Dataset entries:

● ● ● ●

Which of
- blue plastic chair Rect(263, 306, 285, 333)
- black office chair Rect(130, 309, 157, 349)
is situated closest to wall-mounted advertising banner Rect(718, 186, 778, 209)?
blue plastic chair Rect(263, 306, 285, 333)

● ● ● ●

Please pull out every line of the records above that contains the string "plastic", matching uppercase and lowercase exactly.

COMPLETE OUTPUT »
- blue plastic chair Rect(263, 306, 285, 333)
blue plastic chair Rect(263, 306, 285, 333)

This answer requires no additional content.